-- Begin --

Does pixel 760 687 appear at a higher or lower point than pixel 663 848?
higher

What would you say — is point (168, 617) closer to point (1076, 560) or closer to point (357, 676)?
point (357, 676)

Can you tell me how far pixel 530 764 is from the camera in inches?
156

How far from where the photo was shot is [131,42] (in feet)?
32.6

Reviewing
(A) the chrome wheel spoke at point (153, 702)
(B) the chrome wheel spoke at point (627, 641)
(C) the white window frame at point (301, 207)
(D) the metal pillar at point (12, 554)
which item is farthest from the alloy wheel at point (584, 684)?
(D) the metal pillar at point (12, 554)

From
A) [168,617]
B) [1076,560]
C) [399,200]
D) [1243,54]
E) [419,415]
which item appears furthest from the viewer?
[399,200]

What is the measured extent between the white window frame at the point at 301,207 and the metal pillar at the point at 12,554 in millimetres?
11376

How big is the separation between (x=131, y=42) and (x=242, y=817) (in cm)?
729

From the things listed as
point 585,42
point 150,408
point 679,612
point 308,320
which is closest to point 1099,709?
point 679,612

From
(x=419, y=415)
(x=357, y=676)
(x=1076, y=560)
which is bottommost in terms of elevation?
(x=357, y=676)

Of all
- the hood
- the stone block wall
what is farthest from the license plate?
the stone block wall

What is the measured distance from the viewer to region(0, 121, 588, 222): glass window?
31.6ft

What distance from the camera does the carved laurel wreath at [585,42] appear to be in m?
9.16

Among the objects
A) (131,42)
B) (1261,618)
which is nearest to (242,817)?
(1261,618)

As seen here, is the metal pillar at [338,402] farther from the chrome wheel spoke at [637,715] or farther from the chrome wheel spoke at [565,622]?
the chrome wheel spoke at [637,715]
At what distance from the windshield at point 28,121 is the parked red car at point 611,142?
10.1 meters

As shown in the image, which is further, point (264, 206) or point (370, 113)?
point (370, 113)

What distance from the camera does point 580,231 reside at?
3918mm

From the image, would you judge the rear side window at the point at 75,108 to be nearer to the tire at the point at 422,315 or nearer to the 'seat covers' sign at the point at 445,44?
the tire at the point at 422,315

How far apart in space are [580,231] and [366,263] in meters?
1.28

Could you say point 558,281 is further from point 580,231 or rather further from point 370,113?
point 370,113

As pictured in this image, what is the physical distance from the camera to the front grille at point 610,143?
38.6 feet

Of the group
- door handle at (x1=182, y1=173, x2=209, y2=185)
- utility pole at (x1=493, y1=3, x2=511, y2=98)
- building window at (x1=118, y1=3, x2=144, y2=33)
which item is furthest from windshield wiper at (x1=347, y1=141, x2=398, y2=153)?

-- End --

== What to do ==
Output all of the data again. Match it exactly.

== The reply ==
Does pixel 760 687 appear at a higher or lower point than pixel 663 848?
higher

What would you say — is point (168, 617) closer to point (1076, 560) or closer to point (357, 676)?
point (357, 676)

Can you tell me how far pixel 530 764 is from the camera in inches?
156

How far from where the photo was shot is [131,42] (in feet)?
32.6

Reviewing
(A) the chrome wheel spoke at point (153, 702)
(B) the chrome wheel spoke at point (627, 641)
(C) the white window frame at point (301, 207)
(D) the metal pillar at point (12, 554)
which item is farthest from the alloy wheel at point (584, 684)?
(D) the metal pillar at point (12, 554)

From
A) [168,617]
B) [1076,560]
C) [399,200]
D) [1243,54]
E) [419,415]
which item appears furthest from the viewer?
[399,200]

What is the measured extent between the white window frame at the point at 301,207 and the metal pillar at the point at 12,554 in millimetres?
11376

How big is the separation between (x=131, y=42) and (x=242, y=817) (in cm)?
729

From the things listed as
point 585,42
point 150,408
point 679,612
point 308,320
which is closest to point 1099,709?
point 679,612

From
(x=419, y=415)
(x=357, y=676)
(x=1076, y=560)
which is bottommost in terms of elevation?
(x=357, y=676)

Of all
- the hood
- the stone block wall
what is farthest from the license plate?
the stone block wall

What is the measured distance from the viewer to region(0, 121, 588, 222): glass window?
31.6ft

What distance from the camera does the carved laurel wreath at [585,42] appear to be in m?
9.16

Among the objects
A) (131,42)
B) (1261,618)
which is nearest to (242,817)?
(1261,618)

As seen here, is the metal pillar at [338,402] farther from the chrome wheel spoke at [637,715] or farther from the chrome wheel spoke at [565,622]?
the chrome wheel spoke at [637,715]
At what distance from the windshield at point 28,121 is the parked red car at point 611,142?
10.1 meters

As shown in the image, which is further, point (264, 206) or point (370, 113)?
point (370, 113)

What distance from the camera does point 580,231 reside at?
3918mm

From the image, would you judge the rear side window at the point at 75,108 to be nearer to the tire at the point at 422,315 or nearer to the 'seat covers' sign at the point at 445,44?
the tire at the point at 422,315

How far apart in space are [580,231] and [366,263] in meters?
1.28

Could you say point 558,281 is further from point 580,231 or rather further from point 370,113?
point 370,113

As pictured in this image, what is the physical distance from the camera to the front grille at point 610,143?
38.6 feet

Of the group
- door handle at (x1=182, y1=173, x2=209, y2=185)
- utility pole at (x1=493, y1=3, x2=511, y2=98)
- building window at (x1=118, y1=3, x2=144, y2=33)
which item is furthest from windshield wiper at (x1=347, y1=141, x2=398, y2=153)?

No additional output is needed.